-- start Materials provided --

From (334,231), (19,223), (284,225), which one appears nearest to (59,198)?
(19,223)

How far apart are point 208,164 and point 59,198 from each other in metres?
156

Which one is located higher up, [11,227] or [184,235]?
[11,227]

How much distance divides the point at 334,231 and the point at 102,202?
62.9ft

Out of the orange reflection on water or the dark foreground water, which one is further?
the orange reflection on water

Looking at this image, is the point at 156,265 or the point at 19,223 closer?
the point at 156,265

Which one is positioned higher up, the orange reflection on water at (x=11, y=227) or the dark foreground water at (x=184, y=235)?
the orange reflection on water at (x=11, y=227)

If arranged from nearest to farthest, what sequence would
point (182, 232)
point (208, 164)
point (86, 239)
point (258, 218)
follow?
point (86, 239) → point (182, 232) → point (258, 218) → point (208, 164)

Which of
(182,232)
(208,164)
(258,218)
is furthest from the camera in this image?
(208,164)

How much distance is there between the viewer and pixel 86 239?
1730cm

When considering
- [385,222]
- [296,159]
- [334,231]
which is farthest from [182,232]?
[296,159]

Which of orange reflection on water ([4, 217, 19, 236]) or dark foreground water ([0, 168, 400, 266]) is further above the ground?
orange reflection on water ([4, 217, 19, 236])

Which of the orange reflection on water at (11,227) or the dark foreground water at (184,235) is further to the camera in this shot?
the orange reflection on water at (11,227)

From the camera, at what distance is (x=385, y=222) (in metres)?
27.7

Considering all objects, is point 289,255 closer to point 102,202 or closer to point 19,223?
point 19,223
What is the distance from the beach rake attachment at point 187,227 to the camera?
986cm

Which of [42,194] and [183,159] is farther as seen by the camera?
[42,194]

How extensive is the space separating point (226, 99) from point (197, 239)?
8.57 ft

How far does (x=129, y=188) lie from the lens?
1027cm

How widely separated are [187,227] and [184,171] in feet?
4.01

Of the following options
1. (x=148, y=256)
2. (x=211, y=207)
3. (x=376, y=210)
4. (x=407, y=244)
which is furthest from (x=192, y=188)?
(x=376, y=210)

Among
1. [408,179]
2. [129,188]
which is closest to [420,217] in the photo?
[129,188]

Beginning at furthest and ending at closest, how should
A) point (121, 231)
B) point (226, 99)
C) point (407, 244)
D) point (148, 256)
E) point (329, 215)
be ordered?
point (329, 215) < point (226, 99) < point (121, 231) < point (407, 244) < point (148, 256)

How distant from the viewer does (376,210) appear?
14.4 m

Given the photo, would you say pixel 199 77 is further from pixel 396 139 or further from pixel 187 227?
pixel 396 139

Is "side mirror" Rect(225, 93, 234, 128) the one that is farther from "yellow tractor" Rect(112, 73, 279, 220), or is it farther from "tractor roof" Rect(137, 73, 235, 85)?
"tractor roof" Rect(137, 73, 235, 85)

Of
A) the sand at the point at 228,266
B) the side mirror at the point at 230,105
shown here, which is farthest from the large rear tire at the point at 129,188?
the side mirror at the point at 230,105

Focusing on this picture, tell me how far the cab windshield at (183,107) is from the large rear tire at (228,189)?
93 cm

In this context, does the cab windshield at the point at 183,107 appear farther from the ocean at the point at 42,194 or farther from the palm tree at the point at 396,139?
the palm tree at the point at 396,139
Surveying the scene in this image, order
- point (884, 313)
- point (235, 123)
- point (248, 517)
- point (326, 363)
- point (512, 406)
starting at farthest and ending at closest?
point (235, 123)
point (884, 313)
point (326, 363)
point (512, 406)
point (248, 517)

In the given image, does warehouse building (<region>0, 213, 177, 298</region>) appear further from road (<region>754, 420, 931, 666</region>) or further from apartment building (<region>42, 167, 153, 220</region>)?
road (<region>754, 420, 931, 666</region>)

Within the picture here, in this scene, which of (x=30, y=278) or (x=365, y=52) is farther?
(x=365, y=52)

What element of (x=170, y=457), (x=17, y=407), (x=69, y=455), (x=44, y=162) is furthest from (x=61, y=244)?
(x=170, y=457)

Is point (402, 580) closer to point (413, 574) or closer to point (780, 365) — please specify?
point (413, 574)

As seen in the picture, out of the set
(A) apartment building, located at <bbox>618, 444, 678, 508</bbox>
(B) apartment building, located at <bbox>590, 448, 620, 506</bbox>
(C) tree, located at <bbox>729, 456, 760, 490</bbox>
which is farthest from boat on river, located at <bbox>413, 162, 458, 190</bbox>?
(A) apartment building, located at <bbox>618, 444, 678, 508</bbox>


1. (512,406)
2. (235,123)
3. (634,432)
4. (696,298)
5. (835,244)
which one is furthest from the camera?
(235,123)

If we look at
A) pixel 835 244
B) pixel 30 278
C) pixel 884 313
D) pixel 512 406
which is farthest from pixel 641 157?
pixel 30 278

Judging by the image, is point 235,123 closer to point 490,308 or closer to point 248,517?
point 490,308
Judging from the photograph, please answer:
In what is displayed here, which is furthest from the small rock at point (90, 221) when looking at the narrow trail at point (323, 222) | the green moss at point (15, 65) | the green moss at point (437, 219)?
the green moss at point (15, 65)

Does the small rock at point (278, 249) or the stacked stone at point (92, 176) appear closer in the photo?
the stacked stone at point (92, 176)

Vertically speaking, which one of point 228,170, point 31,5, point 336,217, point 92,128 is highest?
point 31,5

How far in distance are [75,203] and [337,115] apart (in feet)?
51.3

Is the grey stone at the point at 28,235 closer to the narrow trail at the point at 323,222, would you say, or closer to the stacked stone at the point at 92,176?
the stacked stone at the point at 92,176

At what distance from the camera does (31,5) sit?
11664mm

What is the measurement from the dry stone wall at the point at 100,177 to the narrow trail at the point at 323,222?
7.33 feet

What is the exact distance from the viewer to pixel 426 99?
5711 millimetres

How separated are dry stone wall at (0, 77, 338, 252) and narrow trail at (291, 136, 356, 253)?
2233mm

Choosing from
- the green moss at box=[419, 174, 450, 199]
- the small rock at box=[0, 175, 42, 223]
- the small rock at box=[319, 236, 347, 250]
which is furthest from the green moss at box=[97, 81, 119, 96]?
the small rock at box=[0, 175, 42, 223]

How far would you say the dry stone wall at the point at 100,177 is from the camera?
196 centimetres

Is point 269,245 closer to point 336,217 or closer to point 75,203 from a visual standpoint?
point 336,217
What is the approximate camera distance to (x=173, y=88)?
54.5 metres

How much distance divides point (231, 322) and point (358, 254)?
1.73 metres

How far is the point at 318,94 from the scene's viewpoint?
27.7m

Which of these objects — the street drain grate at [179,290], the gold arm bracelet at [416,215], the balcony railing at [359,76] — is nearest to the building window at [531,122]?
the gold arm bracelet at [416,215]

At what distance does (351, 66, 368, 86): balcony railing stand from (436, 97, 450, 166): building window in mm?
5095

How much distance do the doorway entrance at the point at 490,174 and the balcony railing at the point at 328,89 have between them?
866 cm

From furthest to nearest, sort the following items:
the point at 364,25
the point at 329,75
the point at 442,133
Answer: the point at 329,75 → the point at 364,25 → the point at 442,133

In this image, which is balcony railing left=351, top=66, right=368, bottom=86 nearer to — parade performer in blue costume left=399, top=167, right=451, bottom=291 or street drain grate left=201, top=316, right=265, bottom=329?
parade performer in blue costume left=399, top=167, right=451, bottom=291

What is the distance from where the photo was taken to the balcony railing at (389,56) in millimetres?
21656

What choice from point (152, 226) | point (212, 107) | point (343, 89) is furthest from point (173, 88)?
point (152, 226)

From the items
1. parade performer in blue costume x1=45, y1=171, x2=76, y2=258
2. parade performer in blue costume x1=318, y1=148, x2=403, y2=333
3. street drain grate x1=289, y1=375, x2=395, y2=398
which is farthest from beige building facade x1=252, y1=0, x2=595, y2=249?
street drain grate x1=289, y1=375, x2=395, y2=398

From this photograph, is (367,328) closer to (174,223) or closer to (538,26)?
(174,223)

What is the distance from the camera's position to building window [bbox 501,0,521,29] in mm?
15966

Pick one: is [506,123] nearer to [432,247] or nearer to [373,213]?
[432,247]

-- end Materials provided --

*Do this*:
Retype the lines above word for word, starting at the line that contains "What is the exact" and stopping after the line that contains "Answer: the point".

*Task output*:
What is the exact distance from the viewer to pixel 426 99?
5711 millimetres

How separated are dry stone wall at (0, 77, 338, 252) and narrow trail at (291, 136, 356, 253)?
2233mm

Choosing from
- the green moss at box=[419, 174, 450, 199]
- the small rock at box=[0, 175, 42, 223]
- the small rock at box=[319, 236, 347, 250]
which is furthest from the green moss at box=[97, 81, 119, 96]?
the small rock at box=[0, 175, 42, 223]

How far would you say the dry stone wall at the point at 100,177 is from the camera?
196 centimetres

Is point 269,245 closer to point 336,217 or closer to point 75,203 from a visual standpoint?
point 336,217
What is the approximate camera distance to (x=173, y=88)?
54.5 metres

How much distance divides point (231, 322) and point (358, 254)?
1.73 metres

How far is the point at 318,94 from the scene's viewpoint?
27.7m

Which of these objects — the street drain grate at [179,290], the gold arm bracelet at [416,215], the balcony railing at [359,76] — is nearest to the building window at [531,122]?
the gold arm bracelet at [416,215]

At what distance does (351, 66, 368, 86): balcony railing stand from (436, 97, 450, 166): building window in mm?
5095

How much distance do the doorway entrance at the point at 490,174 and the balcony railing at the point at 328,89 have between them?
866 cm

From furthest to nearest, sort the following items:
the point at 364,25
the point at 329,75
the point at 442,133
Answer: the point at 329,75 → the point at 364,25 → the point at 442,133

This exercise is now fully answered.